雨の匂いが路地に沈み、古びた暖簾が弱々しく揺れていた。看板には「手打ち蕎麦 さくら屋」。しかし、その文字の艶は剥げ、店の中も空席ばかりだった。店主の佐々木は帳簿を閉じるたび、胸の奥が硬くなるのを感じていた。家賃、仕入れ、光熱費。どれも待ってはくれない。倒産という二文字が、湯気より重く天井に漂っていた。

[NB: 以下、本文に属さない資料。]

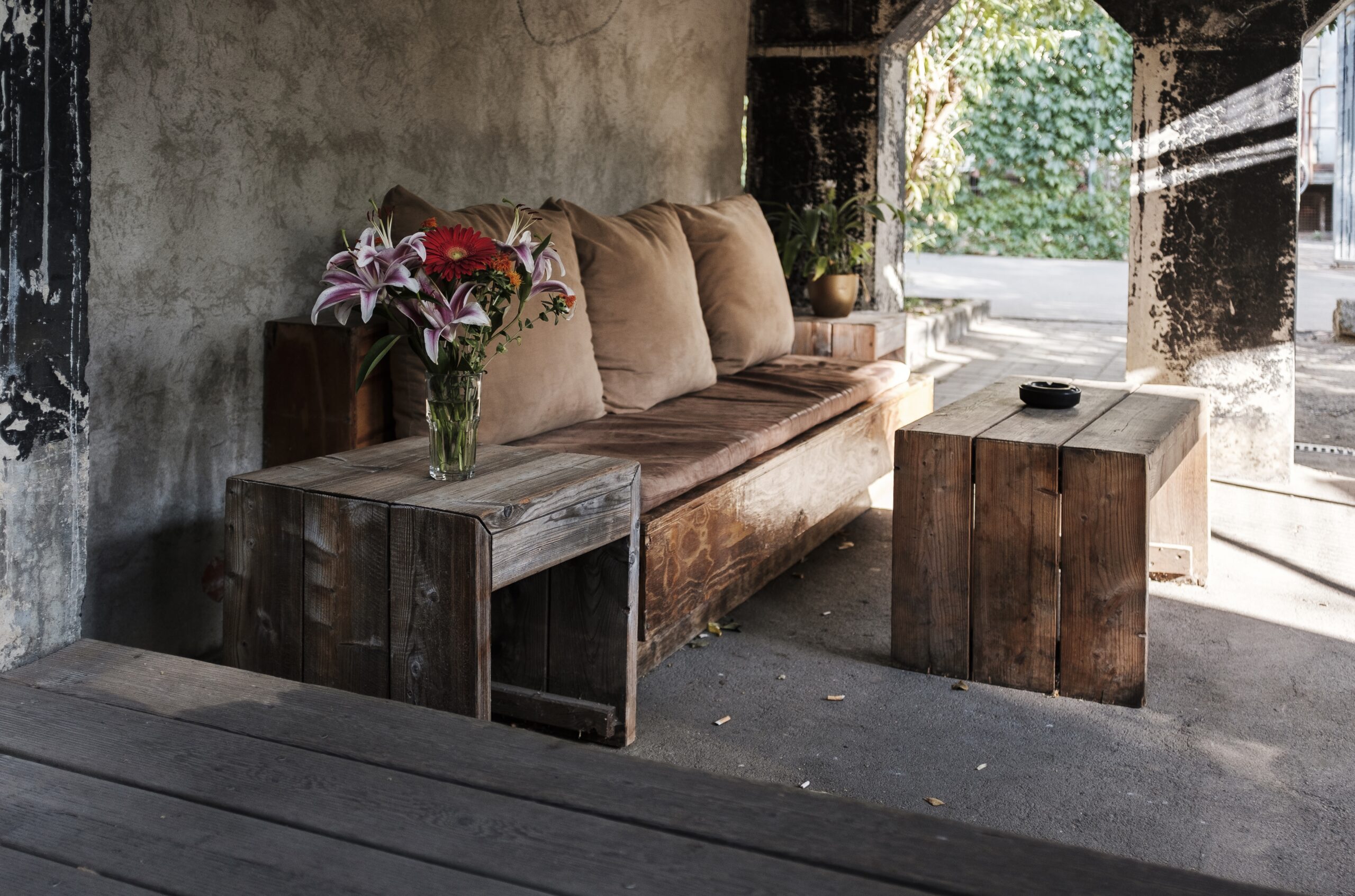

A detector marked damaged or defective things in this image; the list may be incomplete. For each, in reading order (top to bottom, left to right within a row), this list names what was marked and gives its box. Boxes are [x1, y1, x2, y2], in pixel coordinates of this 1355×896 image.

peeling black paint [1, 2, 91, 464]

その日も昼のピークを過ぎ、油の香りだけが残っていた。
佐々木は天ぷら用の海老を数尾、余り物として小皿に寄せながら、心の中で計算していた。あと何日持つ。いや、あと何杯売れれば——。
戸が静かに開いた。入ってきたのは、濡れた前髪を指で押さえた小さな少女だった。年の頃は十か、十一か。制服ではないが、妙にきちんとした身なりで、手には硬貨を握り締めている。少女は店内を見回し、恐る恐るカウンターに近づいた。
「……すみません。おそば、ありますか」
声は細いのに、言葉はまっすぐだった。佐々木は「いらっしゃい」と言いかけて、少女の手元に目を留めた。指先の間で、銀色の硬貨が一枚だけ光っている。
「いくら持ってる」
少女は少しだけ顔を伏せ、硬貨を差し出した。
「……百円です。これで、何か、食べられますか」
百円。今どき駄菓子でも足りない額だ。佐々木の胸はきゅっと痛んだ。断れば当然だ。慈善事業ではない。むしろ自分が救われたいくらいだ。それでも、少女の濡れた靴先と、空腹を隠すように背筋を伸ばす姿が、なぜか視線から離れなかった。
「温かいのがいいか」
少女は驚いたように目を上げ、こくりと頷いた。